### [Work to do]
Rewrite every line of the data from the line containing "From the collection" through the end of the data, multiplying each coordinate in the answers by 2.45 and rounding to whole numbers, with halves rounded up. Keep all other lines and numbers unchanged.

[Data on spatial reasoning]
--- --- ---

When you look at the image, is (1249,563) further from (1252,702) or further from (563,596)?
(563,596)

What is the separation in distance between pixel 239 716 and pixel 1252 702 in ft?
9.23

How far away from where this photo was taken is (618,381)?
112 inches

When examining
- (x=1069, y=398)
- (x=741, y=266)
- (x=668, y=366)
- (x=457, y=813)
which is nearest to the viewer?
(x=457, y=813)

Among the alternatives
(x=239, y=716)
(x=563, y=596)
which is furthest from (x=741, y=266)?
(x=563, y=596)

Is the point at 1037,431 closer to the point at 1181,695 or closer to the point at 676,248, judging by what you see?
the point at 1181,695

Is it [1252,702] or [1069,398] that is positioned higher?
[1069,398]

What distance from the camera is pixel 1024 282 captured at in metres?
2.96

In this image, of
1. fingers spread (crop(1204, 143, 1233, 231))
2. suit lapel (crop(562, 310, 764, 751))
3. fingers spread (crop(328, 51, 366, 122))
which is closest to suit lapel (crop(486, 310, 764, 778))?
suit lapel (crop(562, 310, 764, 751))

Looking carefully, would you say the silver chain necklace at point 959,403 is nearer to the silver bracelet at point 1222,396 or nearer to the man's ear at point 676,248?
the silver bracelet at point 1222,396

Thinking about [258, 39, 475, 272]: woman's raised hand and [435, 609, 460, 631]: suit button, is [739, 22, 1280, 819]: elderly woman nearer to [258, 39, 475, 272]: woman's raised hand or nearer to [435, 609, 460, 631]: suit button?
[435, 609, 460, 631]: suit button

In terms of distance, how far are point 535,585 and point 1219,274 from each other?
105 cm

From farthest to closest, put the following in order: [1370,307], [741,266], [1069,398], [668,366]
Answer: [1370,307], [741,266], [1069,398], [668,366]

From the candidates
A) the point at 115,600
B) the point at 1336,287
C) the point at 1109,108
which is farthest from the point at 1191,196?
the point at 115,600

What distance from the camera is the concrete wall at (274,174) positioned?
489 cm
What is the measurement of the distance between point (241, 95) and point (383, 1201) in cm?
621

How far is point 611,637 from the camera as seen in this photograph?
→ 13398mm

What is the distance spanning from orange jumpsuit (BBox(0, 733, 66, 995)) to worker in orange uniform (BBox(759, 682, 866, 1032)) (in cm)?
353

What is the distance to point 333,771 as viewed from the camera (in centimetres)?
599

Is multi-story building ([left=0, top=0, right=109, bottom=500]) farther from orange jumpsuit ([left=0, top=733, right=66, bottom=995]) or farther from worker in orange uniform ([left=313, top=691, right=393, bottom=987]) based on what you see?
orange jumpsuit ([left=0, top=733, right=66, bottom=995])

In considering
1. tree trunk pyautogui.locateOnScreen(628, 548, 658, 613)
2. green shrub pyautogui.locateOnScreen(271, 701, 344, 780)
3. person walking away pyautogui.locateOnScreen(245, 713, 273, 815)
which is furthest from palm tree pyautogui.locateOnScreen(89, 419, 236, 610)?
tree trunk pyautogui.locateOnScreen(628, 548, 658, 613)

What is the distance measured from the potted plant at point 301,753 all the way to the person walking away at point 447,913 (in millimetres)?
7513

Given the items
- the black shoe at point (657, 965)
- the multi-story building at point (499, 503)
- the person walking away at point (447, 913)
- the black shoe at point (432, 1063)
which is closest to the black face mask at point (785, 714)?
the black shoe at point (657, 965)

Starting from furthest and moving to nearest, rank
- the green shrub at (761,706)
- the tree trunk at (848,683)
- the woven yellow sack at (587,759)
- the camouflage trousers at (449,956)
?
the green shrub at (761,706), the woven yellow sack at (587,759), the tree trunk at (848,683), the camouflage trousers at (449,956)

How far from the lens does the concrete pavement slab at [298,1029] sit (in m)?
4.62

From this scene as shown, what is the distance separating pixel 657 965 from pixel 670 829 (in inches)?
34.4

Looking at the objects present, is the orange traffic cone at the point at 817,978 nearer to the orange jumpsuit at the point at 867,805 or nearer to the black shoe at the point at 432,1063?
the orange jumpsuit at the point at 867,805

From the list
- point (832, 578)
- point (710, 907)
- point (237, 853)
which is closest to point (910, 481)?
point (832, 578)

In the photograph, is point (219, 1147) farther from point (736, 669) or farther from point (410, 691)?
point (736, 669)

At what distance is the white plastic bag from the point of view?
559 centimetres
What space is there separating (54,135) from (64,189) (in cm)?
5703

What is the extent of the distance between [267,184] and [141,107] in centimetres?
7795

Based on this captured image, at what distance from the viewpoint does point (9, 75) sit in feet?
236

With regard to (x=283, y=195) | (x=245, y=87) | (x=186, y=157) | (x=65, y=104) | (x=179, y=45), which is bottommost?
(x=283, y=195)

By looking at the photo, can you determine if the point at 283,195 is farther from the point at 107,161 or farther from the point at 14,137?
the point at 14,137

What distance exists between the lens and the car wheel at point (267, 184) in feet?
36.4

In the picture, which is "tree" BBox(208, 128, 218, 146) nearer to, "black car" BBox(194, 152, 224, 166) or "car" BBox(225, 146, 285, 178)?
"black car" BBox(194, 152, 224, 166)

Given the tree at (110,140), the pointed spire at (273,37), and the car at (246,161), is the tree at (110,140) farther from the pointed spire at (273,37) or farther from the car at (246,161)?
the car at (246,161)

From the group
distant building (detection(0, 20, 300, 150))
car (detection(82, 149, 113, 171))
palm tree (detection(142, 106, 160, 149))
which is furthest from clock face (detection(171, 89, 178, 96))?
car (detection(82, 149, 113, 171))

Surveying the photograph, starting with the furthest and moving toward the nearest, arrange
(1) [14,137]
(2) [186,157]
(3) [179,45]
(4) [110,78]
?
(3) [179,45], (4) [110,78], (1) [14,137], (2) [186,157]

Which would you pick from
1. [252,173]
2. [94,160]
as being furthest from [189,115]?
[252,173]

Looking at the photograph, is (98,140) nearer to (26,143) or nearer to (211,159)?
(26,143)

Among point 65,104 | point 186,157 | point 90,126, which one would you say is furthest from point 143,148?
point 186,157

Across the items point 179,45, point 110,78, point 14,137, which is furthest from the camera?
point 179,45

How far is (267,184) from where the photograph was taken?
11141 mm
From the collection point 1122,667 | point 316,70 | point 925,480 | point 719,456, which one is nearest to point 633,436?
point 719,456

--- --- ---

### [Response to the task]
From the collection point 1122,667 | point 316,70 | point 925,480 | point 719,456, which one is nearest to point 633,436?
point 1762,1117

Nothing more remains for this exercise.